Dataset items

--------------------------------------------------

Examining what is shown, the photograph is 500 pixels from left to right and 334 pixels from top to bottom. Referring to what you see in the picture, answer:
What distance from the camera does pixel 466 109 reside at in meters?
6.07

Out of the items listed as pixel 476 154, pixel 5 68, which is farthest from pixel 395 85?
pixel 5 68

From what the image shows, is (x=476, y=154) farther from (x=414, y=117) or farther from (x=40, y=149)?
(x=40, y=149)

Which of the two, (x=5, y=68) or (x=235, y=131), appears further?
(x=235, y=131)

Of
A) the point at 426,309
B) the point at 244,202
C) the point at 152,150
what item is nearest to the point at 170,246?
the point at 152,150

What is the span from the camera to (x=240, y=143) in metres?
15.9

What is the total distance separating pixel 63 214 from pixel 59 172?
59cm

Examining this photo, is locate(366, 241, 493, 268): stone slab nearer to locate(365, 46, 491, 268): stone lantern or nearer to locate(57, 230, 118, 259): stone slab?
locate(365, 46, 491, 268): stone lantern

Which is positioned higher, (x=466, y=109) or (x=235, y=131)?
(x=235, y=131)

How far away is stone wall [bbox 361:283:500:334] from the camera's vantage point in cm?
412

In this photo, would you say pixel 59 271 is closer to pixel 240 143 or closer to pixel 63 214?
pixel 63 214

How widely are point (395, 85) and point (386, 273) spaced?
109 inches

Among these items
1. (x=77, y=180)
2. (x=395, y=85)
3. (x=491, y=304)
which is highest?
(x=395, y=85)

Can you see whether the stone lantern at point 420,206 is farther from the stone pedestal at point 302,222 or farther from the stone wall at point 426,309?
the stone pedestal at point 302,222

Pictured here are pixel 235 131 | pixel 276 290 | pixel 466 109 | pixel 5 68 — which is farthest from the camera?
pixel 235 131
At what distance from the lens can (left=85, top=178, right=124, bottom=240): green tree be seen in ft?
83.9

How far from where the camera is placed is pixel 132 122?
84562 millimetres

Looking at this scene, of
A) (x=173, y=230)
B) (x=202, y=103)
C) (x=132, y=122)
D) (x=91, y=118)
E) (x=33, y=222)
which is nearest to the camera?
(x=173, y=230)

--------------------------------------------------

WHAT IS NEEDED>
Retype nothing except the lines from the line holding "Pictured here are" through the last line of the entries, both included.

RESULT OF THE EXERCISE>
Pictured here are pixel 235 131 | pixel 276 290 | pixel 466 109 | pixel 5 68 — which is farthest from the camera?
pixel 235 131
At what distance from the lens can (left=85, top=178, right=124, bottom=240): green tree be seen in ft?
83.9

How far from where the camera is placed is pixel 132 122?
84562 millimetres

Looking at this scene, of
A) (x=173, y=230)
B) (x=202, y=103)
C) (x=132, y=122)
D) (x=91, y=118)
E) (x=33, y=222)
which is nearest to the camera?
(x=173, y=230)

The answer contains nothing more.